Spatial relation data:
▬▬▬▬▬▬

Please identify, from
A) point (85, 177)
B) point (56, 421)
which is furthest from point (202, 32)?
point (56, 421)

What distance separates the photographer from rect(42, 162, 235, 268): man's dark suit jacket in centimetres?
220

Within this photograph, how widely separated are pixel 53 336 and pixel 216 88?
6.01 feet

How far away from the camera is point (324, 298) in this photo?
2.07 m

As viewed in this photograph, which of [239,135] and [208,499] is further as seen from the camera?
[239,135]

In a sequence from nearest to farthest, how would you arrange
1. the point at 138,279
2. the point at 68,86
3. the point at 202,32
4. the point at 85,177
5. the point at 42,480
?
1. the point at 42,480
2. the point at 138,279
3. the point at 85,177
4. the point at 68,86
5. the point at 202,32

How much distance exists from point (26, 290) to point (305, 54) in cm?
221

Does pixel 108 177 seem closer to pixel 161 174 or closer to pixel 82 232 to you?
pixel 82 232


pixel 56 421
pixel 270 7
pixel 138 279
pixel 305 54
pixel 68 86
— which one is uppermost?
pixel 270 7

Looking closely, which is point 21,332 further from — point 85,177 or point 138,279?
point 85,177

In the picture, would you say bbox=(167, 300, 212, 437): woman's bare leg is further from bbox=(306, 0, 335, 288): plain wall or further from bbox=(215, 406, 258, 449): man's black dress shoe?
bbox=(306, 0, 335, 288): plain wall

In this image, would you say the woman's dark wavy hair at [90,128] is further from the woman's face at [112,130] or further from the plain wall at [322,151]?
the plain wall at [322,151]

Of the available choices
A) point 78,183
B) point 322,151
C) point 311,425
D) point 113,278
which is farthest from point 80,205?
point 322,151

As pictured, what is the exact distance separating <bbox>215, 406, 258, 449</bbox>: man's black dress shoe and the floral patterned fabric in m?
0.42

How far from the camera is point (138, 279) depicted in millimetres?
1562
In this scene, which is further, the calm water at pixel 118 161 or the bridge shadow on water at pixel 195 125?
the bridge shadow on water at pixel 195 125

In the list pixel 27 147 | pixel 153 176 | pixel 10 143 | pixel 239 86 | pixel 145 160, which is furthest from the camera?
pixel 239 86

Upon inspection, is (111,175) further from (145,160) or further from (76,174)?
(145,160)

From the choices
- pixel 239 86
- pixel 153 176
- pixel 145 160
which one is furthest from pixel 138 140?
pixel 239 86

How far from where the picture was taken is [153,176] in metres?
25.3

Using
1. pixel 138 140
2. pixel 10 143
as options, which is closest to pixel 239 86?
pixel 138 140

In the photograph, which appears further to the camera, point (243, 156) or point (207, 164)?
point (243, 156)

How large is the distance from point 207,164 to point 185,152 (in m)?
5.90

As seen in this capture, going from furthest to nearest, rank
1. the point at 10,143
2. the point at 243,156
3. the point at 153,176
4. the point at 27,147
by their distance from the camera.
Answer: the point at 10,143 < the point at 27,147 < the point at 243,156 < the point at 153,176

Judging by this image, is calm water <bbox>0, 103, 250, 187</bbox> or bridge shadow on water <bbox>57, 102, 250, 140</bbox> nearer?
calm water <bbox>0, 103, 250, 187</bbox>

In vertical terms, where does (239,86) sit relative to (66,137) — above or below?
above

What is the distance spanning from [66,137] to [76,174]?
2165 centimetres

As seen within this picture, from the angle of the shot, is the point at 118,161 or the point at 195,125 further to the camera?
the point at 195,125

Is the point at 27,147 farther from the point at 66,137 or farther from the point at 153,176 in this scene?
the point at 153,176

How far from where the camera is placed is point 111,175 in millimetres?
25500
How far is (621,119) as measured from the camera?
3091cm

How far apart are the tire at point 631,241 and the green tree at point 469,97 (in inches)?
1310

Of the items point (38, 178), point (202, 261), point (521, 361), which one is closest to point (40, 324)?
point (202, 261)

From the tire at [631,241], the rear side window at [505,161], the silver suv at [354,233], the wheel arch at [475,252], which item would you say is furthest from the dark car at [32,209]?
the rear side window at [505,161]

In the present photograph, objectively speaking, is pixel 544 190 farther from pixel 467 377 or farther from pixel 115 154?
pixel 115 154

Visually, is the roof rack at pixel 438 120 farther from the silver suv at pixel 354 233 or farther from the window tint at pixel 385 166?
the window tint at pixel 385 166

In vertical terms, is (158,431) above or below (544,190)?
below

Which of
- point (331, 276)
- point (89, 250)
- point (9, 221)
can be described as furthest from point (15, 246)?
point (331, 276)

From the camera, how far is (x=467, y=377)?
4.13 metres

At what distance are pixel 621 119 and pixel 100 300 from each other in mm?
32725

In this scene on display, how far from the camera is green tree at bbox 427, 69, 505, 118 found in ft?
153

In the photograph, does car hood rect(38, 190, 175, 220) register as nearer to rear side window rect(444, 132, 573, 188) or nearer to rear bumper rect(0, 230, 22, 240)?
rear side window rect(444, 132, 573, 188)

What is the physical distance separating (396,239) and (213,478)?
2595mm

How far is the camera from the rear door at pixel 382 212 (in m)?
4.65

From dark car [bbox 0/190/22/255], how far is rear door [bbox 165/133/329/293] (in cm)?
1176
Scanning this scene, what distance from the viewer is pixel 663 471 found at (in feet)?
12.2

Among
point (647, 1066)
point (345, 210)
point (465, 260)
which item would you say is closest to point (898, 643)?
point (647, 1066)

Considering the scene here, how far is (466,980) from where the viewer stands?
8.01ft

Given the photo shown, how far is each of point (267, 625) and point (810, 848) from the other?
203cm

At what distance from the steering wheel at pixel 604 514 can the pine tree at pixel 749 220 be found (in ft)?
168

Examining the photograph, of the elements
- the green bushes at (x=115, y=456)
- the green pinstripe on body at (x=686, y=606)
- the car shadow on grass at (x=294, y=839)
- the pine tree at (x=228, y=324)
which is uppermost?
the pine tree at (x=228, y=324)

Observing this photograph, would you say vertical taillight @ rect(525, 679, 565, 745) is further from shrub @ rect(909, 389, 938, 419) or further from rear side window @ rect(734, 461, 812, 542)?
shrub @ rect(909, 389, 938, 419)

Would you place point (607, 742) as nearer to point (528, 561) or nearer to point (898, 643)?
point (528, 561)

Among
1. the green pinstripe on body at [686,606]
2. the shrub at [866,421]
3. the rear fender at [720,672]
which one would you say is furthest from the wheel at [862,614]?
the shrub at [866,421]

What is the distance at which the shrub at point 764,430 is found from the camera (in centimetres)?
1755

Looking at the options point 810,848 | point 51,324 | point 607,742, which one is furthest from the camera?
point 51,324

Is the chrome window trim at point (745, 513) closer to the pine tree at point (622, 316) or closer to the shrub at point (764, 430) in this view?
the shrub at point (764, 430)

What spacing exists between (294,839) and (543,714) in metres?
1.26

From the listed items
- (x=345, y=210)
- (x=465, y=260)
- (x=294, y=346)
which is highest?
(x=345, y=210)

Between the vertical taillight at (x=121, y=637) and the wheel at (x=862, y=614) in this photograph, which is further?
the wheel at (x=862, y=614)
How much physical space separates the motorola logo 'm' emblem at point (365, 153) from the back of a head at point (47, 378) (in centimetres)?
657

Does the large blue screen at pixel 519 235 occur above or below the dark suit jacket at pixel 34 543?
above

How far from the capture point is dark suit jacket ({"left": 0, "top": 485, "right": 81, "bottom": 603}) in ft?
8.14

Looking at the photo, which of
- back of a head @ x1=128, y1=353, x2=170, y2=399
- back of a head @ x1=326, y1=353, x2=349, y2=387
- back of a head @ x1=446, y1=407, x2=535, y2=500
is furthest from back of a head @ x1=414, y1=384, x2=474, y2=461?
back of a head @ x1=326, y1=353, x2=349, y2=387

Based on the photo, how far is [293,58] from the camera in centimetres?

▬▬▬▬▬▬

**Request:**
Copy the listing word for word, beginning at its first line and ending with the line that contains "5. the point at 202,32", including that line.

**Answer to this task:**
Please identify, from
A) point (85, 177)
B) point (56, 421)
which is furthest from point (202, 32)?
point (56, 421)

What distance separates the photographer from rect(42, 162, 235, 268): man's dark suit jacket in centimetres?
220

Within this photograph, how widely separated are pixel 53 336 and pixel 216 88?
6.01 feet

How far away from the camera is point (324, 298) in this photo?
2.07 m

As viewed in this photograph, which of [239,135] and [208,499] is further as seen from the camera?
[239,135]

In a sequence from nearest to farthest, how would you arrange
1. the point at 138,279
2. the point at 68,86
3. the point at 202,32
4. the point at 85,177
5. the point at 42,480
?
1. the point at 42,480
2. the point at 138,279
3. the point at 85,177
4. the point at 68,86
5. the point at 202,32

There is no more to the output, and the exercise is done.